I'm not sure that I've understood you and also this is my first answer, but I'll try my best.
Two years ago, I've faced the exact same challenge. Is there a way of building budget friendly mapping robot? Unfortunately, the answer to this question is not binary. There are so many variables that should be accounted such as movement of robot, movements in the environment, sensor sensivity, encoder sensivity, friction etc. Perhaps there are better questions. What is the ratio of accuracy to budget? Do we need a 3D or 2D map? How can we map an environment in 3D? What are the sources of error?
I've looked for an answer and tried many things along the way. Some of them was cheaper and some of them was more convenient.
1) IR/Sonar Sensor + Servo
Most basic or "primitive" type of solution, also the first one I've tried. It consists of a simple wheeled platform, a servo (two if you want 3D) and an IR/Sonar sensor. You calculate the movement of robot by measuring distance from the front to the next obstacle, and you map the room/house by doing a sweeping motion with the servo + sensor.
- Budget friendly
- Extremely simple
- Highly inaccurate
- Algorithm wise not scalable
If you want to implement this way, pick Sonar sensors. The good ones are a little bit more expensive then most IR sensors but they won't get scrambled when you bump into a reflective surface. Also, make sure that you sweep few times to estimate distance with smaller errors.
2) IR/Sonar Sensor + Encoders
A little bit more expensive this way, but a little bit more accurate so to say. The only change is that now the encoders define the position of the robot. Since we are getting the measurements from two seperate sources, we can calculate an error value more precisely. Unfortunately more problems start to occur this way. The encoders give accurate values, but can we really trust that? What if our robot slips during a movement? What if it gets stuck while moving to a carpet? Now we have to calculate different errors for different situations.
- Little bit expensive but still manageable
- Still simple enough
- Two sources of information
- Two sources of error
Use rubber tires with small wheels, so that you can get a more precise value from encoders since needed wheel rotation for distance increases and minimize the slipping since rubber has greater friction.
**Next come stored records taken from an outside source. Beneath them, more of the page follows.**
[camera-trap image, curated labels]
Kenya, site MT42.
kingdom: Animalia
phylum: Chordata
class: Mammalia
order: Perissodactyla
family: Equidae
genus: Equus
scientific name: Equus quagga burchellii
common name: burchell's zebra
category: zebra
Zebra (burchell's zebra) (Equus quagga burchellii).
3) Xbox Kinect (or equivalent)
In my opinion the best choice for mapping, but not for robotics. Fairly cheap, can be found everywhere, very accurate and tons of tutorials exist. The key phrase is "Point Cloud Map". The Kinect device sends many IR rays and then collects them. By combining this mechanic with the Kinect camera, you can attach every distance point a pixel. Thus it's called Point Cloud.
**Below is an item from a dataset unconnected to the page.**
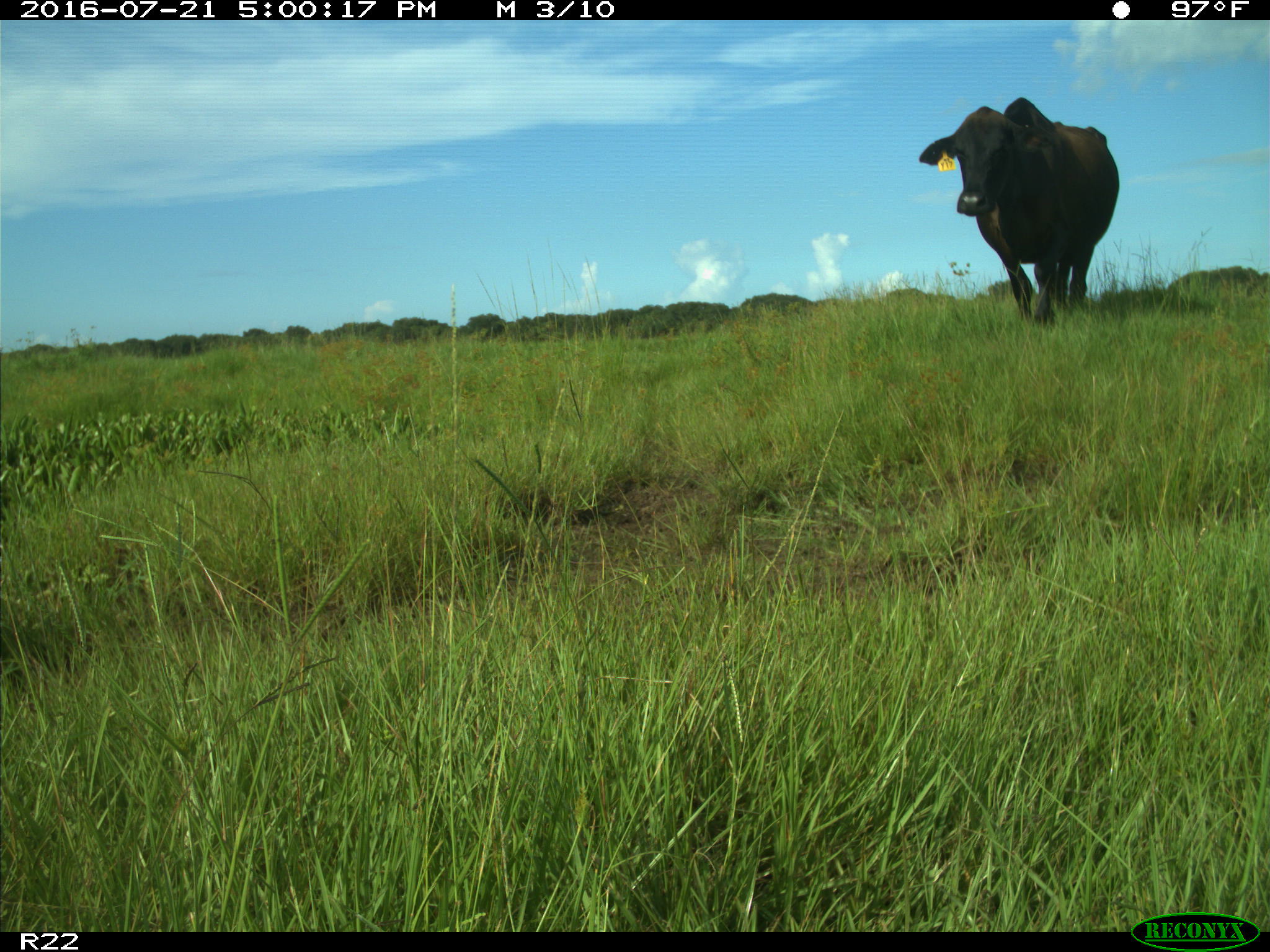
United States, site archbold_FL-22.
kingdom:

- Best accuracy/budget ration
- Many resources available
- It's not very robotics friendly due to its size
- Another computating device (such as a notebook) is needed to process the data
- Not very easy to tinker with
A wider robot with a small device to buffer the data (such as Raspberry Pi) would be ideal. You could connect the Kinect to Raspberry Pi and with a wifi dongle you can buffer mapping data to your computer to process, but since you would need an external usb hub too I wouldn't recommend this way.
4) Laser Scanners / Radar Modules
Even though I think this is not suitable to your concept of mapping, I will mention this just as a reference. The industrial solution to mapping because of best precision. Many unmanned vehicles, even the ones owned by the military use these devices. But of course they come with a price.
- Best precision
- Highly durable and reliable
- Extremely expensive
- Most of the time require a high power source
Although this might be out of your league, you may still find inspiration in them. They more or less work with the same principle as IR Sensor + Servo combos.
I've tried my best to mention all current trends in SLAM technology even though you've mentioned that you only have a single IR sensor because I wanted this to be a source for future projects. I hope it helps to you and the others.